Siempre me he sentido identificado con la gente que sufre. Llámale empatía o llámale como quieras, finalmente es lo que menos importa. Me siento cerca de Rudy porque a pesar de su pedantería y su falsa riqueza, Rudy lloraba cada noche cuando recordaba que su padre los abandonó cuando apenas contaba con seis.
Me siento identificado con el Negro porque a pesar de que su mamá intentaba día con día levantarle la autoestima llamándolo "cielo... corazón... papito... pedacito" simplemente al Negro le afectaba que su papá siempre estuviera fuera de la realidad: una especie de esquizofrenia lo atacaba y de pronto no sabía ni quién era el Negro y lo sacaba a patadas de la casa.
Negro también lloraba.
Me siento identificado con Jaramillo porque gracias a su cabello largo y su delgado cuerpo blanco, su mamá lo llamaba "La Bruja", apodo que cada que se lo decíamos hacía que derramara una lágrima.

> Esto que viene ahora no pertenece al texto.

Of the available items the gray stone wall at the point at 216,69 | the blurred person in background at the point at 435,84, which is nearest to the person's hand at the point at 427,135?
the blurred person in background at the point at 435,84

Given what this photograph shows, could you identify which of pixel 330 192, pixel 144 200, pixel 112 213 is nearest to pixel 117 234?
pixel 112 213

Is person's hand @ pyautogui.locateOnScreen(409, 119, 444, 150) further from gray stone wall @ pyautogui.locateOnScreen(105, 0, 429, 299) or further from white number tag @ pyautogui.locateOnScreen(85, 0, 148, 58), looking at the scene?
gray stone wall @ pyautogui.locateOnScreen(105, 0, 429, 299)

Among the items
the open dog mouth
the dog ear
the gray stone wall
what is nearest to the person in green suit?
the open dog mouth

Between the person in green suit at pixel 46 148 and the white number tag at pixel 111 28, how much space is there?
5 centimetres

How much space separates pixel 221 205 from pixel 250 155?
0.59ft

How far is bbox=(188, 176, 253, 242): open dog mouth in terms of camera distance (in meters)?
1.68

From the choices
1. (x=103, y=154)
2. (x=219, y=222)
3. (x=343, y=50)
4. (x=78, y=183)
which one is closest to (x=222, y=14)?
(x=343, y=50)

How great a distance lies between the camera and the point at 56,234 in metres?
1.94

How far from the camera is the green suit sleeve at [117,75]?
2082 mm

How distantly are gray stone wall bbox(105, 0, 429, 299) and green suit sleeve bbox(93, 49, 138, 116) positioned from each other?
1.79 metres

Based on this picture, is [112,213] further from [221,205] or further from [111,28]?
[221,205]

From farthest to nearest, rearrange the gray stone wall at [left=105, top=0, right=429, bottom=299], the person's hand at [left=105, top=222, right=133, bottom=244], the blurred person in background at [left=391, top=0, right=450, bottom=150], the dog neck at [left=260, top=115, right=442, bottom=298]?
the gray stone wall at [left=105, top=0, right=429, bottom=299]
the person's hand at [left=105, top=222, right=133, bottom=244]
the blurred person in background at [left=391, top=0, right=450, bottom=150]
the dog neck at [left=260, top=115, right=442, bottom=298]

No soy una bruja, decía, es sólo que me gusta tener el cabello largo.
Me siento identificado con el Chino, a quien sus papás mandaron de Monclova a Monterrey según ellos a que estudiara, pero lo cierto es que el Chino no servía para eso y sí, en cambio, para tirar golpes. Alguna vez noqueó al Pinocho en el campo de futbol de Valle Verde segundo sector, el mismo en donde Kily reventó un balón ve tu a saber de quién.
El Chino era bueno para los moquetes y de algún modo lo convencimos a que tratara de conectar un buen uppercut en vez de resolver el enorme enigma que le resultaba saber cuánto era dos por dos. El Chino fue campeón de los Guantes de Oro y con ello perdió definitivamente a su familia.
Me siento identificado con Enrique porque llegó a una familia en la que ya estaba todo hecho: un hermano mayor y dos hermanas, una de ellas muy linda. Y luego de su llegada aparecieron tres hermanas más. La mayoría de ellos de distinto padre. Las noches en el techo de los Guzmán Tinajero siempre son inolvidables, con Cristina preparando hot dogs mientras Enrique y yo escuchamos a Iron Maiden.
En esos años éramos uno, pero nunca fuimos lo mismo. Hoy ya no se de ellos ni ellos de mi, sólo espero que en algún recoveco de su memoria se acuerden de aquel chavillo que no tenía un diente y que solía responder "me llamo Ted Nugent" sin que nadie se lo preguntara. Ojala que estén bien todos.